**Supplied records**
_____

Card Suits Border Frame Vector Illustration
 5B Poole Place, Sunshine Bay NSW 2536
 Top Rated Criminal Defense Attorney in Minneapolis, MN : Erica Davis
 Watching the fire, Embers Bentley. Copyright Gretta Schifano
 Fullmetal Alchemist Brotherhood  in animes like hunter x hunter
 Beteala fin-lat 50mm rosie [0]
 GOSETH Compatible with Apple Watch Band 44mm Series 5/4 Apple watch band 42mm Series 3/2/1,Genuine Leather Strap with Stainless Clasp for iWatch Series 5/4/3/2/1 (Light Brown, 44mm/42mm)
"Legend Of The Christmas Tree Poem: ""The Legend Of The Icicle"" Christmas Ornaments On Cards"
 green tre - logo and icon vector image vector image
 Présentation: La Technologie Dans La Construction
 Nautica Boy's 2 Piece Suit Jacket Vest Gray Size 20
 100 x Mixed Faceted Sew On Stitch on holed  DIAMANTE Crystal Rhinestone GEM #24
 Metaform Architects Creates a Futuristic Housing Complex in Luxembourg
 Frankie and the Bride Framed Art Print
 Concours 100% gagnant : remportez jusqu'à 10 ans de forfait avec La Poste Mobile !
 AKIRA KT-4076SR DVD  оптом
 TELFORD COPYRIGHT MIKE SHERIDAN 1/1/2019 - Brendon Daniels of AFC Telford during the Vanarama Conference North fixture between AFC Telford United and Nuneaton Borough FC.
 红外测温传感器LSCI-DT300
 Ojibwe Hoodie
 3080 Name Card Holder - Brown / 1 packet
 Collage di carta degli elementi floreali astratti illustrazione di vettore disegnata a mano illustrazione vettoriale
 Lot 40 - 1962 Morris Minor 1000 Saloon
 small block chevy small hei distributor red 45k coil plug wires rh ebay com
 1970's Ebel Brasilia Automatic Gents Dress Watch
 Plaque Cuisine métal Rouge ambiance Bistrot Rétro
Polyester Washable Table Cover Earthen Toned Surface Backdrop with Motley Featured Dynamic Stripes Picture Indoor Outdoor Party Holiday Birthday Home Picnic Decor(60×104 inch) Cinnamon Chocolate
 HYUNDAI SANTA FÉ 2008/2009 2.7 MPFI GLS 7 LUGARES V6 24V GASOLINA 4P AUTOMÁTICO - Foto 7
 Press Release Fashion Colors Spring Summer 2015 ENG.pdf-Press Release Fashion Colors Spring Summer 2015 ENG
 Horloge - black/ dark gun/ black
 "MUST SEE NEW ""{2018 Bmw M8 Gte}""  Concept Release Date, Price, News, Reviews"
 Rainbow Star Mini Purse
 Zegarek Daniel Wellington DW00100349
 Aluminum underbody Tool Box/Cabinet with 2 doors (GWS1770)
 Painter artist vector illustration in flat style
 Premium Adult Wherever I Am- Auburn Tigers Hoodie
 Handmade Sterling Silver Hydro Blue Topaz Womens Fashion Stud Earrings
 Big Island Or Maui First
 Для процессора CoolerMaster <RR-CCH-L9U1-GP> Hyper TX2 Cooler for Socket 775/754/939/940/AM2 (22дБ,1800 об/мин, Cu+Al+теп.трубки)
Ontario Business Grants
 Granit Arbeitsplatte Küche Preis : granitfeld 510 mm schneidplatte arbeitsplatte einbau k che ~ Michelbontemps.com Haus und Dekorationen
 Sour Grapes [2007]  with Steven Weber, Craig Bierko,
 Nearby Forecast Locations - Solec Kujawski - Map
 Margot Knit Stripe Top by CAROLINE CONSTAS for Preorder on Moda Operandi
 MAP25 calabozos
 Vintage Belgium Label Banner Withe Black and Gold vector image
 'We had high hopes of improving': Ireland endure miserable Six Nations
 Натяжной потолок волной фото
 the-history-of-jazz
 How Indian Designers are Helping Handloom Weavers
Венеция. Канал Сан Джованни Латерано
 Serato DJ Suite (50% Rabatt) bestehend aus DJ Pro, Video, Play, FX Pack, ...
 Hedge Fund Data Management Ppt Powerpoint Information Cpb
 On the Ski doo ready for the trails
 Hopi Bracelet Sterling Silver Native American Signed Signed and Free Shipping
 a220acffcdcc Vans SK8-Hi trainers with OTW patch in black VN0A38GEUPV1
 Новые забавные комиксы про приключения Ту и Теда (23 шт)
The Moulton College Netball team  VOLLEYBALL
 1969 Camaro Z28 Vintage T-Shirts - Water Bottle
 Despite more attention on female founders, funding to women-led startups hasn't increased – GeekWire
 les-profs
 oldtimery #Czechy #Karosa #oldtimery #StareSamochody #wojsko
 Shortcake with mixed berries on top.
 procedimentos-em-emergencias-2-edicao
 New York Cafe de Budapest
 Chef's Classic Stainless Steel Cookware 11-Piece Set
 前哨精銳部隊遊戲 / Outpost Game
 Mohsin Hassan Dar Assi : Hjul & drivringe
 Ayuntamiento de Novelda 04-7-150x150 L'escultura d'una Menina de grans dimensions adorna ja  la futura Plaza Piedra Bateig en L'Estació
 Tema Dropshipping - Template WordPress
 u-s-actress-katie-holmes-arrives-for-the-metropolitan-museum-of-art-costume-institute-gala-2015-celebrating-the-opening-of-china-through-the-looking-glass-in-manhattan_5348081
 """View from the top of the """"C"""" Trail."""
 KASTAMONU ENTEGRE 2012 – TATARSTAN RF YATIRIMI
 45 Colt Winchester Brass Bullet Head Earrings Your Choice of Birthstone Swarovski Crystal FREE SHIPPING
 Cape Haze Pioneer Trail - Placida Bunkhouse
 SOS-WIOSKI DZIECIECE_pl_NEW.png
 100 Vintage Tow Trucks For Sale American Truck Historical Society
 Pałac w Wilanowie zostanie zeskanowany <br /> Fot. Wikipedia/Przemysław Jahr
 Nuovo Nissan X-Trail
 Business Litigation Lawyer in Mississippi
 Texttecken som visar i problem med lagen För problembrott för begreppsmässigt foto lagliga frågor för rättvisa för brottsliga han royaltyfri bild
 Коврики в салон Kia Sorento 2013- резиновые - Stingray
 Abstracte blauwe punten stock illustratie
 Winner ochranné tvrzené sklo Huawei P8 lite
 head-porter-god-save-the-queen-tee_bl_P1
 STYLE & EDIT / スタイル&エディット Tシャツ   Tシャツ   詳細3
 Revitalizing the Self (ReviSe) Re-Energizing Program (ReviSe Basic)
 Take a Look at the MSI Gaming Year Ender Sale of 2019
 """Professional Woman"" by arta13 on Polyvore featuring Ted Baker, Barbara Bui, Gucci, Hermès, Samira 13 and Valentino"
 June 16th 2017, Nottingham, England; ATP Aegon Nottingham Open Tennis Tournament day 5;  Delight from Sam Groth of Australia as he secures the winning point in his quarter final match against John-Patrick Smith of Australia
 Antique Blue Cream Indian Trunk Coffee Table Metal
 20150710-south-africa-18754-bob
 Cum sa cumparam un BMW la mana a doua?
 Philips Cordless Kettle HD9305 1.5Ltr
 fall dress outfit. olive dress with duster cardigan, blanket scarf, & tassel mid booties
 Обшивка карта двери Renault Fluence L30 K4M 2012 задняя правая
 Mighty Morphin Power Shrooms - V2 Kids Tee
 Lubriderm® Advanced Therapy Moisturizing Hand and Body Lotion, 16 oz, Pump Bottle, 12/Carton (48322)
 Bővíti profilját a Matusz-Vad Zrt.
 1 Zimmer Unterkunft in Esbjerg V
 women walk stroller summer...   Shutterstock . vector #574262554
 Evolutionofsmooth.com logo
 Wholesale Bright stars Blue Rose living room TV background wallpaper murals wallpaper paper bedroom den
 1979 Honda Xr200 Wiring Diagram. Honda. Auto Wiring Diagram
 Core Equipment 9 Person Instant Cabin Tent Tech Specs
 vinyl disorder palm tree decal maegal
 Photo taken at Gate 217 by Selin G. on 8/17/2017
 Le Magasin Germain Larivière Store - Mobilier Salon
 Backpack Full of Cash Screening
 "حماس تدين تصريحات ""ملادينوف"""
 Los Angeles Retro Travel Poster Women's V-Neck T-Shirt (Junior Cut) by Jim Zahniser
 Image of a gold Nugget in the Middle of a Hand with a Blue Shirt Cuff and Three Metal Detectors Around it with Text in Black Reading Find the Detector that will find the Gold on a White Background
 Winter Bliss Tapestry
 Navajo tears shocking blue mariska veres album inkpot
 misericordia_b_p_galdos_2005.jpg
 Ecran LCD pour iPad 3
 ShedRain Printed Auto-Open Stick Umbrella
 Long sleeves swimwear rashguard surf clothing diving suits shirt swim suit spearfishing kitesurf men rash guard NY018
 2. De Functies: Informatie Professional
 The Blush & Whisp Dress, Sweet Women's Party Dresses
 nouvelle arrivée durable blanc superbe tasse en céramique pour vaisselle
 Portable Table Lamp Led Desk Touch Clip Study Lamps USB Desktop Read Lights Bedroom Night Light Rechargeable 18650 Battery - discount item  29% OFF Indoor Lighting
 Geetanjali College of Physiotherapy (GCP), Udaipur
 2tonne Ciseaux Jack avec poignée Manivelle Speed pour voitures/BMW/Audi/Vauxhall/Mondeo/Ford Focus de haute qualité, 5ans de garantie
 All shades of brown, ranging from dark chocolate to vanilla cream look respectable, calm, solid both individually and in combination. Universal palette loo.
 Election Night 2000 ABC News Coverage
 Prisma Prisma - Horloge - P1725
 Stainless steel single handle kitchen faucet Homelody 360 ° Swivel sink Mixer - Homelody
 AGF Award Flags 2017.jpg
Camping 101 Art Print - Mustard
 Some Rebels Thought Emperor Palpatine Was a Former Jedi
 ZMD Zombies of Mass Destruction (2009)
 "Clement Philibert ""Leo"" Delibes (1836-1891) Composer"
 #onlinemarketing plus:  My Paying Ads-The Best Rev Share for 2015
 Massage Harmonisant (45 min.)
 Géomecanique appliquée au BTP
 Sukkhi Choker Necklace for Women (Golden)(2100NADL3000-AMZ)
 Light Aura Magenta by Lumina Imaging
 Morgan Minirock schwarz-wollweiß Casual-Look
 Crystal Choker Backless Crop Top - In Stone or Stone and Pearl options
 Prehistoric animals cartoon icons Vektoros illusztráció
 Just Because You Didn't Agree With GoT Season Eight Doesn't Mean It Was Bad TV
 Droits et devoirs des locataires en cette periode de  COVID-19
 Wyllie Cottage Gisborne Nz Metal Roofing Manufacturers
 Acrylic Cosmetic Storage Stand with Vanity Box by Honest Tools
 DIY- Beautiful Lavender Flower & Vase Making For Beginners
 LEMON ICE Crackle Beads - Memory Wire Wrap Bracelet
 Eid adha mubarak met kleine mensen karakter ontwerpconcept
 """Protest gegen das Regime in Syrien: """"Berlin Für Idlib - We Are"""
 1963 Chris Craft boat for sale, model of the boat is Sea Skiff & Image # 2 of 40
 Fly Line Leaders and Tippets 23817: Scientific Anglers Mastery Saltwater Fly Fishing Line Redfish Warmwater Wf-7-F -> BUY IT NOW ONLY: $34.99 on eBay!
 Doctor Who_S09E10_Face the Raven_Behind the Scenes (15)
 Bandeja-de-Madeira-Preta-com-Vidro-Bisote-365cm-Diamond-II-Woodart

_____

Repeat exactly, and only, the run of lines from the start of the material above through the line that holds "Beteala fin-lat 50mm rosie [0]".

**Output of the task**
Card Suits Border Frame Vector Illustration
 5B Poole Place, Sunshine Bay NSW 2536
 Top Rated Criminal Defense Attorney in Minneapolis, MN : Erica Davis
 Watching the fire, Embers Bentley. Copyright Gretta Schifano
 Fullmetal Alchemist Brotherhood  in animes like hunter x hunter
 Beteala fin-lat 50mm rosie [0]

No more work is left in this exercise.